The Northern Echo: Lambs by the fire, by Amanda Owen

Lambs by the fire, by Amanda Owen

She is very modest because her pictures are captivating, capturing the mud and the glory of farm and family life, and following the countryside through all its moods and colours as the seasons – long winters and short summers – sweep through Swaledale.

“You’d expect me to say spring and the lambing season are my favourite because it’s all about bringing new life into the world, but no, I love June because it all eases off,” she says. “It’s the lazy bit of my year. You’ve lambed your sheep, turned them out onto the moor, your cows have gone outside, you’ve finished with snow up our way – that’s why it’s not spring for me because we can get winter and summer and not much in the way of spring – the birds are back, the hay meadows are starting to grow, there’s this green verdancy.

“There’s an expectancy.

“You’ve been shovelling s*** all winter since November but now you’ve put your stinking leggings that smell of cat wee into the cupboard.

“In June, everything is growing, everything is to come. You’ve time to go round your walls to make sure the top stones don’t go through the baler.

“But when you get to the beginning of July, you are getting all panicky about clipping your hogs, and you are thinking about your hay – how you should, if everything’s going right, be looking at a sea of marsh marigolds, buttercups and globeflowers, and you can almost see the year turning and you’re thinking you’ll soon be going back to winter.”

The Northern Echo: Running the summer meadows, by Amanda Owen

Running in the summer meadows, by Amanda Owen

In the new book, Amanda combines her pictures with wholesome recipes – casseroles, soups and stews – because the first question people ask her when they meet is how she feeds 11 hungry mouths in the middle of nowhere where, even in the middle of spring, you can wake to find yourself snowed in.

“You can’t just go to the supermarket where I live,” she says. “It’s a week or so, maybe longer, in winter, to get supplies, so you have to plan ahead.”

She could drop into Kirkby Stephen, about 30 minutes away; she could go posh in Sainsbury’s in Darlington, but she prefers the Tesco, Lidl and Asda in Catterick Garrison.

“I try to hit it at markdown time, all my kids know that,” she says. “At 6pm, you get the first markdowns and at 8pm you get the markdowns on the markdowns. I tell them to loiter until you get your loaves of bread for 20p.”

She augments her supermarket shop with a little from the pantry on her doorstep.
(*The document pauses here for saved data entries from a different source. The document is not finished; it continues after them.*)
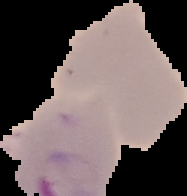
Uninfected.

Summary:
  - Image type: segmented cell region on a black background
  - Preparation: thin blood film
  - Image size: 187×196 pixels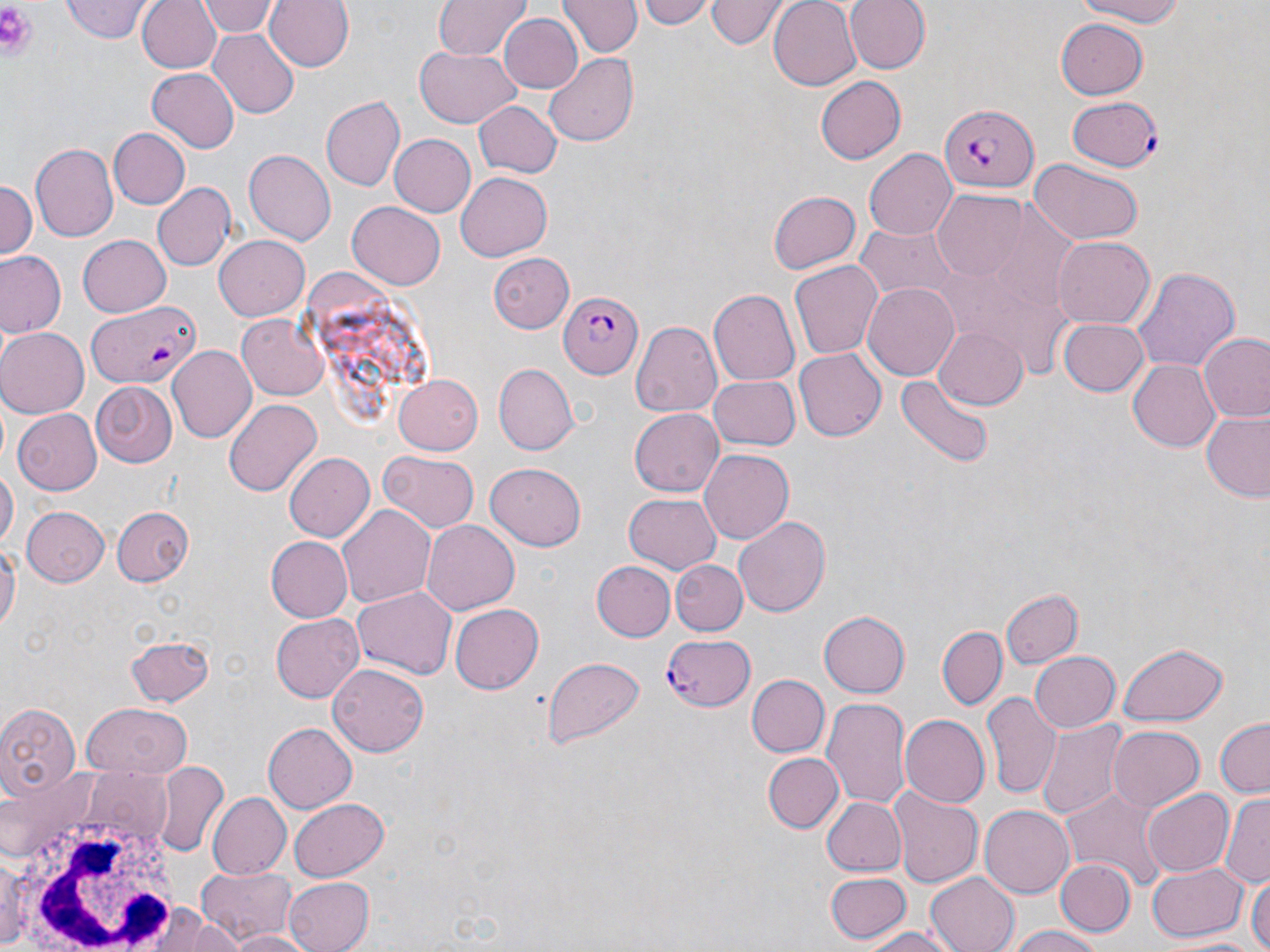

slide-level diagnosis = Plasmodium falciparum
preparation = thin blood smear
Plasmodium falciparum-infected red blood cell locations = approximate bounding boxes as named x1/y1/x2/y2 corners in pixels: (x1=1068, y1=96, x2=1161, y2=172), (x1=941, y1=104, x2=1038, y2=193), (x1=558, y1=291, x2=640, y2=377), (x1=87, y1=300, x2=201, y2=389), (x1=659, y1=632, x2=770, y2=720)
field of view = single
white blood cell locations = approximate bounding boxes as named x1/y1/x2/y2 corners in pixels: (x1=11, y1=796, x2=184, y2=952)
image size = 1270×952 pixels
uninfected red blood cell locations = approximate bounding boxes as named x1/y1/x2/y2 corners in pixels: (x1=138, y1=0, x2=223, y2=74), (x1=200, y1=0, x2=286, y2=73), (x1=201, y1=0, x2=278, y2=37), (x1=264, y1=0, x2=354, y2=73), (x1=433, y1=0, x2=533, y2=61), (x1=561, y1=0, x2=640, y2=58), (x1=636, y1=0, x2=712, y2=29), (x1=707, y1=0, x2=782, y2=49), (x1=769, y1=0, x2=863, y2=91), (x1=844, y1=0, x2=929, y2=75), (x1=1071, y1=0, x2=1194, y2=26), (x1=61, y1=2, x2=152, y2=43), (x1=498, y1=12, x2=582, y2=93), (x1=1057, y1=17, x2=1149, y2=100), (x1=209, y1=30, x2=301, y2=117), (x1=416, y1=44, x2=519, y2=127), (x1=546, y1=53, x2=639, y2=146), (x1=148, y1=70, x2=239, y2=151), (x1=815, y1=75, x2=906, y2=166), (x1=320, y1=96, x2=404, y2=190), (x1=472, y1=100, x2=561, y2=180), (x1=107, y1=128, x2=191, y2=210), (x1=390, y1=134, x2=476, y2=217), (x1=31, y1=144, x2=117, y2=240), (x1=867, y1=148, x2=956, y2=239), (x1=245, y1=149, x2=336, y2=245), (x1=1029, y1=161, x2=1143, y2=245), (x1=455, y1=172, x2=552, y2=260), (x1=0, y1=178, x2=37, y2=262), (x1=153, y1=184, x2=235, y2=270), (x1=768, y1=190, x2=861, y2=274), (x1=931, y1=193, x2=1025, y2=279), (x1=348, y1=200, x2=447, y2=289), (x1=854, y1=223, x2=959, y2=300), (x1=76, y1=234, x2=170, y2=316), (x1=214, y1=234, x2=311, y2=320), (x1=1052, y1=236, x2=1154, y2=329), (x1=955, y1=238, x2=1074, y2=383), (x1=1, y1=251, x2=65, y2=337), (x1=486, y1=252, x2=576, y2=330), (x1=789, y1=262, x2=883, y2=360), (x1=1133, y1=268, x2=1238, y2=371), (x1=862, y1=281, x2=960, y2=380), (x1=709, y1=288, x2=801, y2=385), (x1=238, y1=313, x2=332, y2=399), (x1=1057, y1=317, x2=1151, y2=396), (x1=630, y1=320, x2=722, y2=416), (x1=933, y1=326, x2=1029, y2=409), (x1=0, y1=327, x2=89, y2=417), (x1=1199, y1=333, x2=1270, y2=423), (x1=168, y1=346, x2=257, y2=442), (x1=793, y1=350, x2=885, y2=441), (x1=1130, y1=359, x2=1223, y2=451), (x1=492, y1=364, x2=576, y2=455), (x1=392, y1=374, x2=482, y2=456), (x1=708, y1=375, x2=799, y2=452), (x1=899, y1=375, x2=993, y2=468), (x1=90, y1=383, x2=178, y2=467), (x1=225, y1=400, x2=322, y2=496), (x1=629, y1=408, x2=723, y2=497), (x1=13, y1=410, x2=102, y2=493), (x1=1200, y1=410, x2=1270, y2=502), (x1=700, y1=448, x2=796, y2=543), (x1=284, y1=451, x2=375, y2=543), (x1=380, y1=452, x2=479, y2=532), (x1=485, y1=463, x2=587, y2=550), (x1=0, y1=464, x2=17, y2=551), (x1=624, y1=493, x2=721, y2=574), (x1=338, y1=502, x2=435, y2=605), (x1=110, y1=505, x2=195, y2=585), (x1=22, y1=506, x2=109, y2=586), (x1=734, y1=513, x2=831, y2=619), (x1=422, y1=519, x2=519, y2=615), (x1=264, y1=536, x2=353, y2=623), (x1=0, y1=537, x2=19, y2=636), (x1=591, y1=559, x2=675, y2=642), (x1=673, y1=559, x2=747, y2=635), (x1=352, y1=585, x2=455, y2=680), (x1=1000, y1=587, x2=1081, y2=669), (x1=450, y1=603, x2=543, y2=694), (x1=819, y1=609, x2=911, y2=696), (x1=268, y1=610, x2=364, y2=703), (x1=938, y1=626, x2=1007, y2=708), (x1=126, y1=634, x2=215, y2=705), (x1=1115, y1=641, x2=1229, y2=726), (x1=1027, y1=651, x2=1120, y2=733), (x1=545, y1=656, x2=646, y2=750), (x1=327, y1=664, x2=429, y2=756), (x1=745, y1=674, x2=828, y2=757), (x1=983, y1=691, x2=1058, y2=798), (x1=821, y1=698, x2=912, y2=811), (x1=0, y1=700, x2=80, y2=801), (x1=79, y1=703, x2=192, y2=777), (x1=899, y1=714, x2=989, y2=808), (x1=1214, y1=718, x2=1270, y2=797), (x1=1036, y1=719, x2=1127, y2=824), (x1=264, y1=722, x2=358, y2=812), (x1=1109, y1=725, x2=1205, y2=811), (x1=761, y1=752, x2=843, y2=834), (x1=153, y1=762, x2=228, y2=859), (x1=1061, y1=785, x2=1171, y2=891), (x1=1143, y1=788, x2=1234, y2=877), (x1=887, y1=789, x2=982, y2=887), (x1=206, y1=792, x2=290, y2=881), (x1=1220, y1=792, x2=1270, y2=883), (x1=819, y1=796, x2=907, y2=877), (x1=287, y1=797, x2=389, y2=881), (x1=978, y1=804, x2=1072, y2=900), (x1=0, y1=849, x2=35, y2=949), (x1=1053, y1=858, x2=1134, y2=937), (x1=1147, y1=862, x2=1246, y2=940), (x1=194, y1=866, x2=299, y2=944), (x1=926, y1=872, x2=1019, y2=952), (x1=825, y1=873, x2=910, y2=943), (x1=1249, y1=873, x2=1270, y2=952), (x1=281, y1=877, x2=373, y2=952), (x1=148, y1=899, x2=247, y2=949), (x1=1003, y1=925, x2=1109, y2=952), (x1=859, y1=927, x2=958, y2=951), (x1=228, y1=930, x2=312, y2=952), (x1=1164, y1=935, x2=1267, y2=951)
platelet locations = approximate bounding boxes as named x1/y1/x2/y2 corners in pixels: (x1=0, y1=0, x2=41, y2=64)
stain = May-Grünwald-Giemsa
magnification = 1000x
modality = light microscopy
“I’m all for foraging, but I’m very, very careful,” she says. “Wild garlic grows all over the place. Are you saving much by using it? Not really as it’s 40p a bulb, but if you get the kids involved in the picking of something, taking it home in a basket to sort through and get rid of the slugs, it is much more meaningful.

“We go mushrooming for field and horse mushrooms, and I love those mushrooms that we have carefully eased out of the ground, cradled all the way home and put in a pan with a bit of butter – they’re the best mushrooms ever.”

The Northern Echo: Celebrating the Seasons by Amanda Owen: The Yorkshire Shepherdess is published by Pan Macmillan, £20.

Celebrating the Seasons by Amanda Owen: The Yorkshire Shepherdess is published by Pan Macmillan, £20.

Centre stage in the book, amid the children and the dalescapes, are sheep. She’s got 100,000 photographs stored on her iCloud and when she uses “sheep” as a search term, she gets 35,000 hits.

“This is only farm diversification – an unusual one – but it is all about sheep,” she says in a rare moment when she’s not playing the part of the Yorkshire Shepherdess who has published five books, starred in five TV series, has 178,000 Twitter followers and features in glossy magazine spreads in national newspapers. Amanda Owen is grounded as a hill farmer with 2,000 acres and 1,000 sheep which provide the financial security that enables her and Clive to raise their family.

“Farmers as a type are very adaptable and are very willing to think out of the box and that’s all what we do,” she says. “It doesn’t matter how you are making a living out of them, by clipping, shearing, taking a photograph, talking about them, it is all about sheep.” From raw and beautiful tops of Swaledale to the glamour of a mayoral ceremony in London, it is all about sheep.